Indubbiamente la Rerum novarum, affrontando la questione dei rapporti tra capitale e lavoro, riconoscendo i diritti del secondo sul primo e cercando di promuovere i termini di un accordo sociale, rispose a una attesa che andava oltre l’ambito del cattolicesimo, «per porsi come fatto storico obbiettivamente decisivo»55. La parte più ricca dell’enciclica del 1891 era quella relativa al movimento associazionistico e mutualistico cattolico, che si auspicava autonomo e libero rispetto al potere pubblico, richiamando la tradizione corporativa ma riconoscendo, altresì, la necessità di un suo aggiornamento rispetto ai bisogni del tempo, che vedevano ormai la presenza sempre più massiccia di organizzazioni esclusivamente operaie.

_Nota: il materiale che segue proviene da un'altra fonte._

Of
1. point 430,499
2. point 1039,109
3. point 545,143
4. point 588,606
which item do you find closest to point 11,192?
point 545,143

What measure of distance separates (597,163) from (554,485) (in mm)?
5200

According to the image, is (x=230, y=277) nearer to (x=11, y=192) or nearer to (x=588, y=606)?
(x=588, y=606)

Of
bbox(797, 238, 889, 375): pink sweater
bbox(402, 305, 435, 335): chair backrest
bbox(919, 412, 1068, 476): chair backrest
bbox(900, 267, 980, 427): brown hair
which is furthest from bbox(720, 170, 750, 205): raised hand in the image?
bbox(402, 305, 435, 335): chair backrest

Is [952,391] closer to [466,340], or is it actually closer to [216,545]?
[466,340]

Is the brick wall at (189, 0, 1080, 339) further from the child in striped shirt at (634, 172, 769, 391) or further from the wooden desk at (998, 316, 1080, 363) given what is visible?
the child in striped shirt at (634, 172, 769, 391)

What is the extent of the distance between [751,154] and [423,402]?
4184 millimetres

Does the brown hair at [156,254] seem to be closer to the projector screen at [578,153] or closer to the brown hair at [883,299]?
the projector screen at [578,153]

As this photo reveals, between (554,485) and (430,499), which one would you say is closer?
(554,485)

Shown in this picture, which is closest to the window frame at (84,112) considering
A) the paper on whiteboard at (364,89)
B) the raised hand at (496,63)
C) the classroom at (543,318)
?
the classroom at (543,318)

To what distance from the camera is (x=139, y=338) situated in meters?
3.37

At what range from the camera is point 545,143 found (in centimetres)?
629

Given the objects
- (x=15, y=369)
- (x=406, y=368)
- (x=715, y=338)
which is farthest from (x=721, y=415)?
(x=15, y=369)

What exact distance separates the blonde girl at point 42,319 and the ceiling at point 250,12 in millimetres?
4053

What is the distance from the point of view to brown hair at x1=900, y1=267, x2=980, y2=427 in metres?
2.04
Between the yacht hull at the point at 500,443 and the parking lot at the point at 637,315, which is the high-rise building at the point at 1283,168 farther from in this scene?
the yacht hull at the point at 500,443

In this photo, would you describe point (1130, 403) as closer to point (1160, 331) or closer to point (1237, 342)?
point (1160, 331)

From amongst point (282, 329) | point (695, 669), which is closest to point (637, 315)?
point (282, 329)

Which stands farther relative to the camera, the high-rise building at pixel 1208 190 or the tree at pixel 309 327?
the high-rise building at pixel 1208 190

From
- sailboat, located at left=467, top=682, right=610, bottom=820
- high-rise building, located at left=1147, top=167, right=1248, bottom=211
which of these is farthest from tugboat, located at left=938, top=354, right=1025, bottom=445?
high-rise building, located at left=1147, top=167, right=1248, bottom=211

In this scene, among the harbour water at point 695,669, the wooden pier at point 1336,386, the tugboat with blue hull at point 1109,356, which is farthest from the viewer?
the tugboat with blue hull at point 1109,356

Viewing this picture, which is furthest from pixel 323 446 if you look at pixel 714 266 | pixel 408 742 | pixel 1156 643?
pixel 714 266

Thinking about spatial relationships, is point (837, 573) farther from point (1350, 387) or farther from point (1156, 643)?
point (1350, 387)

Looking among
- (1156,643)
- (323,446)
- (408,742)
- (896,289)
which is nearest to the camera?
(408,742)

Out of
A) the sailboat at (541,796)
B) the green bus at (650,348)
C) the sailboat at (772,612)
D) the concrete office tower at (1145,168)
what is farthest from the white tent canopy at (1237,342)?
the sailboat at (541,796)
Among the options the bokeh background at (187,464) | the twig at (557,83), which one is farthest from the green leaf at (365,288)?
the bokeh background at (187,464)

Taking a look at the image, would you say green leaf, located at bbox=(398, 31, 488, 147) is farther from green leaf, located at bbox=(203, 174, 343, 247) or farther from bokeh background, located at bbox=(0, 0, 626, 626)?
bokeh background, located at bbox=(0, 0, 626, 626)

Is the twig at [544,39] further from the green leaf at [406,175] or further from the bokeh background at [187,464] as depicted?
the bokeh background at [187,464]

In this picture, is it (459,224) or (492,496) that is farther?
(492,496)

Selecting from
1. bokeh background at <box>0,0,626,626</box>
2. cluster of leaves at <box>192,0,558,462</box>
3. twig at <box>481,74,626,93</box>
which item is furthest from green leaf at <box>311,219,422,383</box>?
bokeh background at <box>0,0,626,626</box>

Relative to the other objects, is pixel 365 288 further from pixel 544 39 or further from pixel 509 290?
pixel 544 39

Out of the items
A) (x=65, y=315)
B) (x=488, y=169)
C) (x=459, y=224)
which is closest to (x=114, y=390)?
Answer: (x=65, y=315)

Storicamente, è significativo che il nome assunto dall’organo ufficiale del comitato permanente dell’Opera dei congressi, ossia l’organizzazione che dal 1875 costituiva l’ossatura fondamentale e il luogo di coordinamento, «in senso papale e antiliberale», di tutte le attività associative del laicato cattolico italiano, fosse proprio «Movimento cattolico»56.
Il primo numero uscì a Venezia nel gennaio 1880, ma il periodico non ebbe sede stabile, in quanto si adeguò a quella dei vari presidenti dell’Opera dei congressi. Si trasferì, infatti, a Bologna nel 1887, tornò a Venezia quattro anni più tardi e passò a Ferrara nei primi anni del nuovo secolo.
Sulle sue pagine si assistette alla maturazione delle idee sociali del movimento intransigente; una evoluzione che avvenne specialmente su impulso della Sezione seconda dell’Opera, a cui era affidato il capitolo dell’assistenza e dell’economia sociale. In questo senso, sono da segnalare due interventi di Toniolo: Dell’importanza degli studi sociali per parte dei cattolici nell’odierno momento storico e Alcune linee e quesiti di un programma di economia sociale cristiana, entrambi del 1886, ma vorremmo qui soffermarci piuttosto sulle posizioni di Stanislao Medolago Albani, presidente della Sezione seconda dal 1885 al 1904, e sull’importanza del pragmatismo e del possibilismo da lui espressi nei confronti dello Stato liberale. Posizioni che segnarono un passo in avanti rispetto alle tenaci preclusioni antistatali di altri membri dell’Opera e che accompagnarono la nascita del cattolicesimo sociale italiano57.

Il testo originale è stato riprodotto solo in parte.